(Records to use)
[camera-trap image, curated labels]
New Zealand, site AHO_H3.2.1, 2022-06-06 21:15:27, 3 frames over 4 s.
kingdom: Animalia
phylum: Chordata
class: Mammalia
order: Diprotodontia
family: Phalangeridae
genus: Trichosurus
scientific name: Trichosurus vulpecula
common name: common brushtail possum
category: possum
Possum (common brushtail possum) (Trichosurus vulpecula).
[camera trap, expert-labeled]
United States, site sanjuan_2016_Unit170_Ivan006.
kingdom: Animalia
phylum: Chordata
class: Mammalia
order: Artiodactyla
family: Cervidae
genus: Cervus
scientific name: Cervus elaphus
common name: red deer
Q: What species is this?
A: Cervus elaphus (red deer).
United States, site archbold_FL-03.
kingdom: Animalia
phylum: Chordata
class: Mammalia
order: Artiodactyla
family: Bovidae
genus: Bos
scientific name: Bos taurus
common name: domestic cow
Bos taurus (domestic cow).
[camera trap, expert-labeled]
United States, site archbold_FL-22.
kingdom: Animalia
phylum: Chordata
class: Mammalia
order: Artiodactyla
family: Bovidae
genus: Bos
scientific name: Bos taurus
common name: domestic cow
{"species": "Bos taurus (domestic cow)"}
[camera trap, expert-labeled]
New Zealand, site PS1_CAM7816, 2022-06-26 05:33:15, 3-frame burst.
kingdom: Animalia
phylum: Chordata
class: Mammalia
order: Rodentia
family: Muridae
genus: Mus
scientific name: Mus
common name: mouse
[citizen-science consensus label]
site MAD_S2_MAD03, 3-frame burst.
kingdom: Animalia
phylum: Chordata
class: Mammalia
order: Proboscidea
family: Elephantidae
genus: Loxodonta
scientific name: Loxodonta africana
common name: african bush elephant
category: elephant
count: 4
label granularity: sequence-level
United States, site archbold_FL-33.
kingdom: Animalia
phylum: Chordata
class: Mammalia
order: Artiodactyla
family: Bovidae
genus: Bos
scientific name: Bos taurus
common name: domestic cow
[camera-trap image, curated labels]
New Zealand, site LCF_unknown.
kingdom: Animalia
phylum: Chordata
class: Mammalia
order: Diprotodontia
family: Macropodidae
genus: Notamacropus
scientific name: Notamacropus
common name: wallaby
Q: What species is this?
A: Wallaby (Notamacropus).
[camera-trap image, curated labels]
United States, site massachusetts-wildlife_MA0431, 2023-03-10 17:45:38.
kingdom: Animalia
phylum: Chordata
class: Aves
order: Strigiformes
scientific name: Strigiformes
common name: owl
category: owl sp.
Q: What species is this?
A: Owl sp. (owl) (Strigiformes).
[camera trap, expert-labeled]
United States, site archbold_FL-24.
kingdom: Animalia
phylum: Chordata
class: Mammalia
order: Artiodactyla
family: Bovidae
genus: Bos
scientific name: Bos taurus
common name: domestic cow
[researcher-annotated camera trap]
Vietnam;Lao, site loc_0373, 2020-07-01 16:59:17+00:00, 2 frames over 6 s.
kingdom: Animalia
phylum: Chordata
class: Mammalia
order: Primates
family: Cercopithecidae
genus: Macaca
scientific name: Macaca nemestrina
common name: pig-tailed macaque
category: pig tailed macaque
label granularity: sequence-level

(What you need to do) Could you print the material above once more, exactly as it stands?

(Result for this exercise)
[camera-trap image, curated labels]
New Zealand, site AHO_H3.2.1, 2022-06-06 21:15:27, 3 frames over 4 s.
kingdom: Animalia
phylum: Chordata
class: Mammalia
order: Diprotodontia
family: Phalangeridae
genus: Trichosurus
scientific name: Trichosurus vulpecula
common name: common brushtail possum
category: possum
Possum (common brushtail possum) (Trichosurus vulpecula).
[camera trap, expert-labeled]
United States, site sanjuan_2016_Unit170_Ivan006.
kingdom: Animalia
phylum: Chordata
class: Mammalia
order: Artiodactyla
family: Cervidae
genus: Cervus
scientific name: Cervus elaphus
common name: red deer
Q: What species is this?
A: Cervus elaphus (red deer).
United States, site archbold_FL-03.
kingdom: Animalia
phylum: Chordata
class: Mammalia
order: Artiodactyla
family: Bovidae
genus: Bos
scientific name: Bos taurus
common name: domestic cow
Bos taurus (domestic cow).
[camera trap, expert-labeled]
United States, site archbold_FL-22.
kingdom: Animalia
phylum: Chordata
class: Mammalia
order: Artiodactyla
family: Bovidae
genus: Bos
scientific name: Bos taurus
common name: domestic cow
{"species": "Bos taurus (domestic cow)"}
[camera trap, expert-labeled]
New Zealand, site PS1_CAM7816, 2022-06-26 05:33:15, 3-frame burst.
kingdom: Animalia
phylum: Chordata
class: Mammalia
order: Rodentia
family: Muridae
genus: Mus
scientific name: Mus
common name: mouse
[citizen-science consensus label]
site MAD_S2_MAD03, 3-frame burst.
kingdom: Animalia
phylum: Chordata
class: Mammalia
order: Proboscidea
family: Elephantidae
genus: Loxodonta
scientific name: Loxodonta africana
common name: african bush elephant
category: elephant
count: 4
label granularity: sequence-level
United States, site archbold_FL-33.
kingdom: Animalia
phylum: Chordata
class: Mammalia
order: Artiodactyla
family: Bovidae
genus: Bos
scientific name: Bos taurus
common name: domestic cow
[camera-trap image, curated labels]
New Zealand, site LCF_unknown.
kingdom: Animalia
phylum: Chordata
class: Mammalia
order: Diprotodontia
family: Macropodidae
genus: Notamacropus
scientific name: Notamacropus
common name: wallaby
Q: What species is this?
A: Wallaby (Notamacropus).
[camera-trap image, curated labels]
United States, site massachusetts-wildlife_MA0431, 2023-03-10 17:45:38.
kingdom: Animalia
phylum: Chordata
class: Aves
order: Strigiformes
scientific name: Strigiformes
common name: owl
category: owl sp.
Q: What species is this?
A: Owl sp. (owl) (Strigiformes).
[camera trap, expert-labeled]
United States, site archbold_FL-24.
kingdom: Animalia
phylum: Chordata
class: Mammalia
order: Artiodactyla
family: Bovidae
genus: Bos
scientific name: Bos taurus
common name: domestic cow
[researcher-annotated camera trap]
Vietnam;Lao, site loc_0373, 2020-07-01 16:59:17+00:00, 2 frames over 6 s.
kingdom: Animalia
phylum: Chordata
class: Mammalia
order: Primates
family: Cercopithecidae
genus: Macaca
scientific name: Macaca nemestrina
common name: pig-tailed macaque
category: pig tailed macaque
label granularity: sequence-level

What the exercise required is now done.